**Exercise prompt**
Can you extract every line of the data below word for word, leaving out the pictures?

**Entries shown**
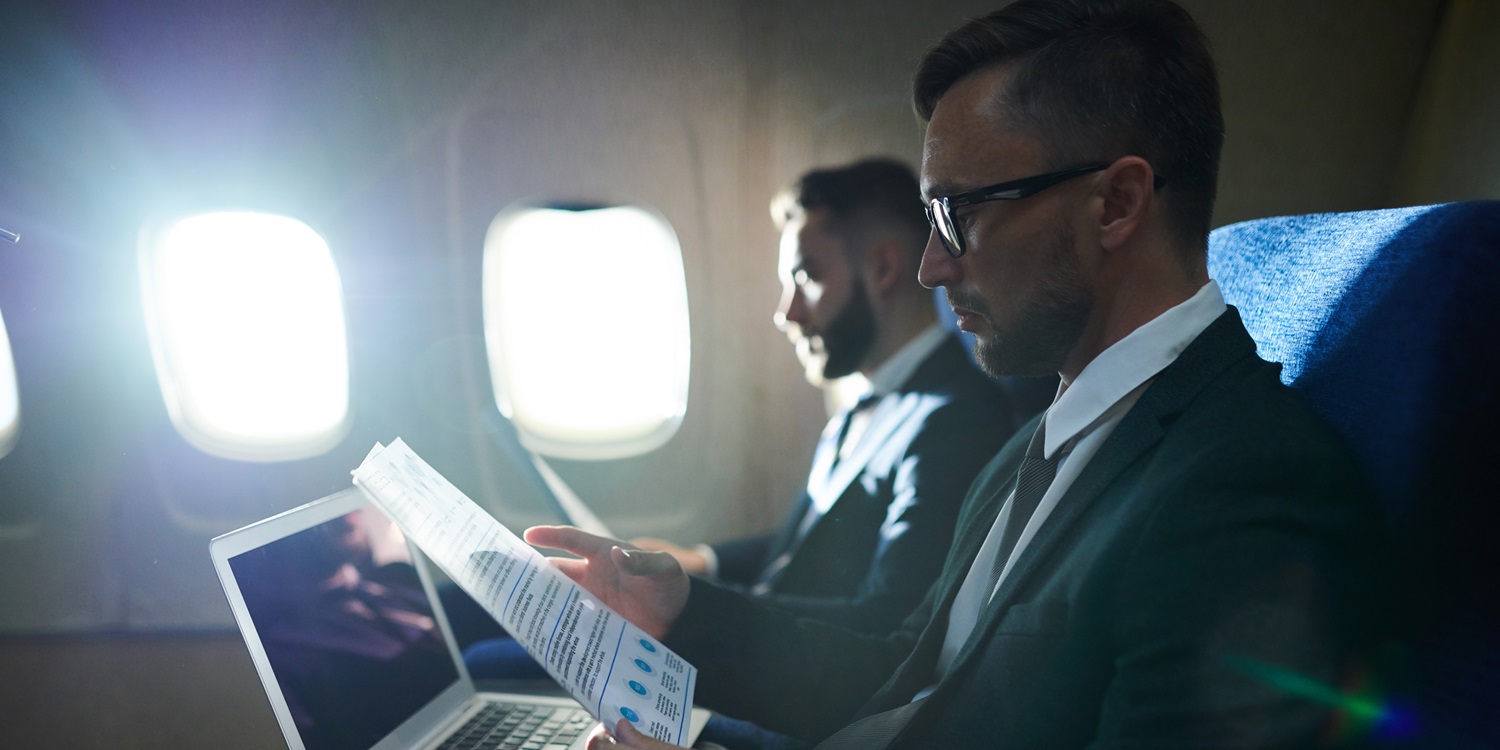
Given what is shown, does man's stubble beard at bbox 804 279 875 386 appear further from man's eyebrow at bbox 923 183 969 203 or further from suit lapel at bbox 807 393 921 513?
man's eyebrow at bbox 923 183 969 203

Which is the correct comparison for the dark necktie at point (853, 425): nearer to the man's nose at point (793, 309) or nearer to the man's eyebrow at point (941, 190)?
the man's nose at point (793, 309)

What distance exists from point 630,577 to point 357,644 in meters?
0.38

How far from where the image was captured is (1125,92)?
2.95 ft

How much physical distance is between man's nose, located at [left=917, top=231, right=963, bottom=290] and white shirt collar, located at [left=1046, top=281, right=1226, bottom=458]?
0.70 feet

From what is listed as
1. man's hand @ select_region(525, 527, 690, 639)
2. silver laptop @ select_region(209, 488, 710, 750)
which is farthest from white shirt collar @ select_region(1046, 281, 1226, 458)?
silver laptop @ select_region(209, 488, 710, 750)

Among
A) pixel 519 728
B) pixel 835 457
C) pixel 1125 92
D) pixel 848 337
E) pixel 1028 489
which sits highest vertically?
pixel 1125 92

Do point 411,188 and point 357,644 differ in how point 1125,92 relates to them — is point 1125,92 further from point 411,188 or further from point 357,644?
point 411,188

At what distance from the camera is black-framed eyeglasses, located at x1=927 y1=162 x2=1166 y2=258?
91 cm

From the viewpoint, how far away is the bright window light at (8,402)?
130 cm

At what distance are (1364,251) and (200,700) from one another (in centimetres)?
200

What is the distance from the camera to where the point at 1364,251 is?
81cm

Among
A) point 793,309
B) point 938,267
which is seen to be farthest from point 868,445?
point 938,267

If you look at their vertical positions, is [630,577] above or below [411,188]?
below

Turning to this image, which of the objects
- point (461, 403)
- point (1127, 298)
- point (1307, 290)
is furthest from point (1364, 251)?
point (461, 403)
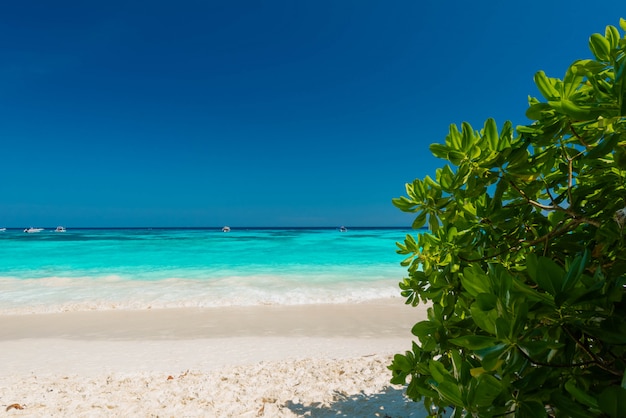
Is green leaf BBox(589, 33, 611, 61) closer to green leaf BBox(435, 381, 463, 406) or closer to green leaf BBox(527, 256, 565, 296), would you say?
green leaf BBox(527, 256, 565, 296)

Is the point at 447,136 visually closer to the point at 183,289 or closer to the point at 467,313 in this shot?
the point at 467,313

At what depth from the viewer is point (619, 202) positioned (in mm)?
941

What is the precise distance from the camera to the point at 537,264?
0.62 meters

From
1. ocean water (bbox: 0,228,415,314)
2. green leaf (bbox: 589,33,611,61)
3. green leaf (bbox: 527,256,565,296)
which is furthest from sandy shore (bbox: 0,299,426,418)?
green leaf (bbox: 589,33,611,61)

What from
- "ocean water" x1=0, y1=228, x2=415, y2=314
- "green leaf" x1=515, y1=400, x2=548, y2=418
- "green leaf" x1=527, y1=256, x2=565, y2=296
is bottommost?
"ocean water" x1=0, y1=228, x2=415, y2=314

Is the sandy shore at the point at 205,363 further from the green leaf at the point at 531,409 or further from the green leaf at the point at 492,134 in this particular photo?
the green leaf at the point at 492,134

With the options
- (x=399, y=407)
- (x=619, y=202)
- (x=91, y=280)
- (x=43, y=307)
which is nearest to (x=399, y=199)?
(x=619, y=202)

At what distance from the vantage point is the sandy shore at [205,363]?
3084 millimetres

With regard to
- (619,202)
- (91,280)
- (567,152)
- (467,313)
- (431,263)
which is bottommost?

**Correct answer**
Given what is shown, does man's stubble beard at bbox 804 279 875 386 appear further from man's eyebrow at bbox 923 183 969 203 or further from suit lapel at bbox 807 393 921 513?
man's eyebrow at bbox 923 183 969 203

Which is the correct comparison for the dark necktie at point (853, 425): nearer to the man's nose at point (793, 309) or nearer to the man's eyebrow at point (941, 190)?
the man's nose at point (793, 309)

What distance exists from point 630,577 to point 357,644 in meters?
0.38

How far from where the image was captured is (1125,92)?
2.95 ft

How much physical distance is between man's nose, located at [left=917, top=231, right=963, bottom=290] and white shirt collar, located at [left=1046, top=281, right=1226, bottom=458]?
0.70 feet

From what is listed as
1. man's hand @ select_region(525, 527, 690, 639)
2. silver laptop @ select_region(209, 488, 710, 750)
which is farthest from white shirt collar @ select_region(1046, 281, 1226, 458)?
silver laptop @ select_region(209, 488, 710, 750)

Among
A) pixel 519 728
B) pixel 835 457
C) pixel 1125 92
D) pixel 848 337
E) pixel 1028 489
which sits highest vertically?
pixel 1125 92

Do point 411,188 and point 357,644 differ in how point 1125,92 relates to them — is point 1125,92 further from point 411,188 or further from point 357,644?
point 411,188

At what distance from the camera is black-framed eyeglasses, located at x1=927 y1=162 x2=1166 y2=258?
91 cm

From the viewpoint, how far away is the bright window light at (8,402)?
130 cm

At what distance are (1364,251) and (200,700) from one another (in centimetres)?
200

What is the distance from the camera to where the point at 1364,251 is?
81cm

Among
A) point 793,309
B) point 938,267
which is seen to be farthest from point 868,445?
point 938,267

If you look at their vertical positions, is [630,577] above or below [411,188]?
below

Turning to this image, which of the objects
- point (461, 403)
- point (1127, 298)
- point (1307, 290)
is furthest from point (1364, 251)?
point (461, 403)
Is green leaf BBox(589, 33, 611, 61) closer to green leaf BBox(435, 381, 463, 406) or closer to green leaf BBox(527, 256, 565, 296), would you say?
green leaf BBox(527, 256, 565, 296)

Is the point at 447,136 visually closer to the point at 183,289 or closer to the point at 467,313 in this shot?
the point at 467,313

At what depth from the viewer is point (619, 202) positioned (in mm)?
941

What is the precise distance from the camera to the point at 537,264?
0.62 meters

From
1. ocean water (bbox: 0,228,415,314)
2. green leaf (bbox: 589,33,611,61)
3. green leaf (bbox: 527,256,565,296)
which is furthest from sandy shore (bbox: 0,299,426,418)?
green leaf (bbox: 589,33,611,61)

What from
- "ocean water" x1=0, y1=228, x2=415, y2=314
- "green leaf" x1=515, y1=400, x2=548, y2=418
- "green leaf" x1=527, y1=256, x2=565, y2=296
is bottommost?
"ocean water" x1=0, y1=228, x2=415, y2=314

Is the sandy shore at the point at 205,363 further from the green leaf at the point at 531,409 or further from the green leaf at the point at 492,134 in this particular photo?
the green leaf at the point at 492,134

With the options
- (x=399, y=407)
- (x=619, y=202)
- (x=91, y=280)
- (x=43, y=307)
which is nearest to (x=399, y=199)?
(x=619, y=202)

At what distance from the vantage point is the sandy shore at [205,363]?
3084 millimetres

With regard to
- (619,202)
- (91,280)
- (567,152)
- (467,313)
- (431,263)
which is bottommost?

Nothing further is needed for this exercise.